We all know somebody with a data horror story. We’ve seen the announcements of the desperate researcher pasted all over campus, begging the person who stole their laptop to just return the hard disc that contained crucial data of their PhD – necessary to finish their thesis.
I, too, have my own data horror story. During my studies in Brussels (long long ago – around 2005-, when laptops were still uncommon), I had two desktop computers: one at my place in Brussels, and one at my parents’ house. These desktops functioned as backups of each other. At that time, external hard drives were still uncommon, so I sometimes burned data on a CD, but my computers functioned as backups of each other. Until both crashed within 10 days of each other. I lost all my digital university materials of the first years of my studies. Worst of all: this mishap occurred right in the middle of my exams and I clearly remember I needed a functioning computer to prepare for a Matlab-based exam.
Since then, I’ve been backing up my data. First by burning everything on DVDs and storing folders on flash drives. Then, in 2008, I got my first external HD of 500 GB, and have been faithfully backing up my work every since.
Currently I use a cloud service to store my data and sync everything across all my devices, and I also have a 3 TB HD that I use as an extra, physical backup.
So, whether you are starting as a PhD candidate or you are a seasoned researcher, it is always good to think about our data management. Here are a few aspects to consider:
When we talk about data management, the first thing we think about is data storage – where will we physically and/or in the cloud store our data. The first step is to figure out your storage, thinking of the worst case scenario: if a fire destroys your building or the zombie apocalypse happens in your country, will your data still be safe?
The second aspect of data management is the format of the data. Will you be saving your measurements as simple .csv files, and if so, will another researcher be able to figure out what each column means? How will you structure the folders and subfolders of your work? If you have a constant stream of data (for example, from monitoring), how much of it will you save in raw format and how in processed format?
3. Publishing of data
When we talk about data management, we also need to talk about making our data FAIR (findable, accessible, interoperable and reusable). More and more, researchers are encouraged to share their datasets. But when you publish your data, you should do so in a way that it serves others (hence, the FAIR principles). It is good to think through how you will publish your data before you even start to collect and save data.

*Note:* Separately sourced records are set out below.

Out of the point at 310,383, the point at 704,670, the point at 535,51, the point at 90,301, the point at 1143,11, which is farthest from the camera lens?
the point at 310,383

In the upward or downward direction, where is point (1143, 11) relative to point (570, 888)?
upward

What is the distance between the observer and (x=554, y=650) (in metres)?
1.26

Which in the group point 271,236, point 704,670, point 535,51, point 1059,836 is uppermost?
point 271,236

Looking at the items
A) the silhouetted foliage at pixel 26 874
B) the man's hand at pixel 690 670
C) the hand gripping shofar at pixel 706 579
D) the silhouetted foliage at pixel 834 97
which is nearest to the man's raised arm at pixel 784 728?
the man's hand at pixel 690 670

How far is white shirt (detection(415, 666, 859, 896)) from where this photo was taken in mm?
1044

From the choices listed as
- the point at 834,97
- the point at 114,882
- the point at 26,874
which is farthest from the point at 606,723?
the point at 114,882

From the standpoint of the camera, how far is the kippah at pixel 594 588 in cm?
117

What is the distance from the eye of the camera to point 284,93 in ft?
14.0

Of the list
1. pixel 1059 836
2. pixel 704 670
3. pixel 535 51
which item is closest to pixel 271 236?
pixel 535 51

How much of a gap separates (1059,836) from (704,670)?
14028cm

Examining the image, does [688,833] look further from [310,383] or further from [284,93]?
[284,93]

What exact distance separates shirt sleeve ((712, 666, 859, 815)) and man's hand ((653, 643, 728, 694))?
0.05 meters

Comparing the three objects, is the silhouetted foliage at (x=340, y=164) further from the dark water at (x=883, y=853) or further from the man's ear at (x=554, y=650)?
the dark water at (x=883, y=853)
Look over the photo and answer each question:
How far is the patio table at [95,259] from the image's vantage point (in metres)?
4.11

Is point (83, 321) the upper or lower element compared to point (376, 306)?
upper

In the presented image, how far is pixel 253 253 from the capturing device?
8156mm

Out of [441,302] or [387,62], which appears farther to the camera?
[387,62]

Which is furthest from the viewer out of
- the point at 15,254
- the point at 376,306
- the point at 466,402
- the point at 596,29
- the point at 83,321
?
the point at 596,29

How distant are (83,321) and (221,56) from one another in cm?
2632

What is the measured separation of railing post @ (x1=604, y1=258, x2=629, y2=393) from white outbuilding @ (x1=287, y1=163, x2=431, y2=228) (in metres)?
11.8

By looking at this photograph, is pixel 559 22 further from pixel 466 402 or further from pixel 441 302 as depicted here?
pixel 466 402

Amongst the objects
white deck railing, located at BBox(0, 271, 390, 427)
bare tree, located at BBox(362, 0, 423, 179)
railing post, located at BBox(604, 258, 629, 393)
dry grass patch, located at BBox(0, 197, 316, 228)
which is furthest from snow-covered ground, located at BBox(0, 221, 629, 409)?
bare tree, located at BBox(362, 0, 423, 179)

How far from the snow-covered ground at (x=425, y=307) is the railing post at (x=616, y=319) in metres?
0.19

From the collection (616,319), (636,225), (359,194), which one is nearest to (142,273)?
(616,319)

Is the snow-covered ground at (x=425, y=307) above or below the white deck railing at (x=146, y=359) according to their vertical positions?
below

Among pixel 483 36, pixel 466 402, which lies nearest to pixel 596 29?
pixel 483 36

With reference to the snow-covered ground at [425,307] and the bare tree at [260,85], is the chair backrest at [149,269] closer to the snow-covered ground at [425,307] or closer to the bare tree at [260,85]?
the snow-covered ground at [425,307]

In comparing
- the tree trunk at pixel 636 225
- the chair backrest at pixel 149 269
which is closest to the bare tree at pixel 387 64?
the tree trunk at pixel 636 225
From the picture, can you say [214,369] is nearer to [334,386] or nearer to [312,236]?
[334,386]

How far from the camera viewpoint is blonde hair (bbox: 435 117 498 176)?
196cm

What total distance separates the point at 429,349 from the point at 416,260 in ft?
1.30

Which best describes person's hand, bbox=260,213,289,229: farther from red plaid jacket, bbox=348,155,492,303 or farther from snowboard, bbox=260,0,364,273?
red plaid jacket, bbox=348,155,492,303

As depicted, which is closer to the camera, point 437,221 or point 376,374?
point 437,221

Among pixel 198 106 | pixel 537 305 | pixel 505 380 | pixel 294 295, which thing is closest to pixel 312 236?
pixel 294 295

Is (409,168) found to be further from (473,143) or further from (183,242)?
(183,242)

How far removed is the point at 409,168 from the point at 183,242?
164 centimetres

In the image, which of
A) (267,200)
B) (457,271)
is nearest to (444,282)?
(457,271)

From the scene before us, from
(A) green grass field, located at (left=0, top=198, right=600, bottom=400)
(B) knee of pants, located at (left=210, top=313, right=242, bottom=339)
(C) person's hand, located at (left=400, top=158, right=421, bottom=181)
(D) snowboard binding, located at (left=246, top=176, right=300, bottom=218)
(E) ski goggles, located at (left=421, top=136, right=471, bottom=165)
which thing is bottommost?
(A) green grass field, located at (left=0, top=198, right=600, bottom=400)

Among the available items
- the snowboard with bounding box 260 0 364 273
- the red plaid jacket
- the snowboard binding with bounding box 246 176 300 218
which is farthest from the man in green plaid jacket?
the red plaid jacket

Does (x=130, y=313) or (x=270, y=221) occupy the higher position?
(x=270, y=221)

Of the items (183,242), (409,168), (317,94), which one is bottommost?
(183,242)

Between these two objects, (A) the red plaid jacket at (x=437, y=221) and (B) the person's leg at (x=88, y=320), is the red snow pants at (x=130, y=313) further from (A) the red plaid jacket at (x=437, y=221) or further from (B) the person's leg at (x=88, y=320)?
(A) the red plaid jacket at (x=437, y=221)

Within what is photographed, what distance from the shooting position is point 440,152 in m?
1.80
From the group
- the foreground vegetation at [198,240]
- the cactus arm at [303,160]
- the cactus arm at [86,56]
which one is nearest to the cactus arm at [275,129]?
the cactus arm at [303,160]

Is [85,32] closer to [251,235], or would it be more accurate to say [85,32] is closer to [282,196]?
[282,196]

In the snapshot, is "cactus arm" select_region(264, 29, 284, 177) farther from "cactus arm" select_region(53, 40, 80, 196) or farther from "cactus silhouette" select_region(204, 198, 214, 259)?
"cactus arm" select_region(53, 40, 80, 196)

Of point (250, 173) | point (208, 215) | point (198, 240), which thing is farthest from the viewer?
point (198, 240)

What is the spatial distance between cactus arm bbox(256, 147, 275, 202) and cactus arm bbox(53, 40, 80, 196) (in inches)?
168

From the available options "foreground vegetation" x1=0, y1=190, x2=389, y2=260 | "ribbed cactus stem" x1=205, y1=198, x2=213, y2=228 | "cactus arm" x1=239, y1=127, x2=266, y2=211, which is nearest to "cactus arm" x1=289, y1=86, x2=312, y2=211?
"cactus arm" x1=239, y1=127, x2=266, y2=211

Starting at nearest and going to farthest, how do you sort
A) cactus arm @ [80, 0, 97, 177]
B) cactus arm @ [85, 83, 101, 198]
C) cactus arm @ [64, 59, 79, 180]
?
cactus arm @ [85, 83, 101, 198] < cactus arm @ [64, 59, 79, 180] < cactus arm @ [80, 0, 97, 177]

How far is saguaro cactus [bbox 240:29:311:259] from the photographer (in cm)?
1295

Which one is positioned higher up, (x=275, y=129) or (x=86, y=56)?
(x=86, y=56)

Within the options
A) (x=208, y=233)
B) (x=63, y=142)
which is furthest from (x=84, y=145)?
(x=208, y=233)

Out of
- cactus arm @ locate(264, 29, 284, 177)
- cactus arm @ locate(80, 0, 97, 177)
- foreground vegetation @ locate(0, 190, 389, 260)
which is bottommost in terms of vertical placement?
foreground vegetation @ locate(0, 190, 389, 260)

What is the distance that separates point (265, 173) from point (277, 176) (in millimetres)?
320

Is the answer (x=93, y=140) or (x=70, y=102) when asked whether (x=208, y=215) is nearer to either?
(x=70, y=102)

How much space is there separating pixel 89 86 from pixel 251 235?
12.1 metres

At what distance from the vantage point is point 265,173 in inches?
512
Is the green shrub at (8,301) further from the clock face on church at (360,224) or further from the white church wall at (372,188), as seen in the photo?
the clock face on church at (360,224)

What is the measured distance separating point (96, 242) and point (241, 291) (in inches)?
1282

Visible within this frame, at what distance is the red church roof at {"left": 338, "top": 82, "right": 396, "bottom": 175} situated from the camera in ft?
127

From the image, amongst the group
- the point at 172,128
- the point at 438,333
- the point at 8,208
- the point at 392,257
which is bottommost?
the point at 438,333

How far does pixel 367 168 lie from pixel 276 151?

At Delft University of Technology, data management is important and all PhD candidates are expected to present their Data Management Plan (DMP, which they discuss with the Data steward) during their go/no go meeting. The DMP details how data will be collected, managed, stored and made available. Even if your university does not require a DMP, it’s still good practice to write down how you will manage your data at the start of your research, at the start of a new project, and/or at the start of a new collaboration.
5. Best practices
We’ve all heard the data horror stories. Let’s now focus on data success stories. I encourage you to talk with senior PhD candidates or researchers about how they deal with their data, and to follow the example of those with a sound data management strategy. Participate in data management training. Read through the information from your university with best practices for data management.
6. Your library
Data management is typically covered by the library services of your university. If you are in doubt, reach out to your Friendly Campus Librarian. Trust me on this one: librarians, and by extent the many people who work in research support through your library, are your best allies. When you are in doubt as to where to start with your data management, go to the library and talk to your librarians. They will be able to point you to the right person (the Data Steward) and get you on your way with data management.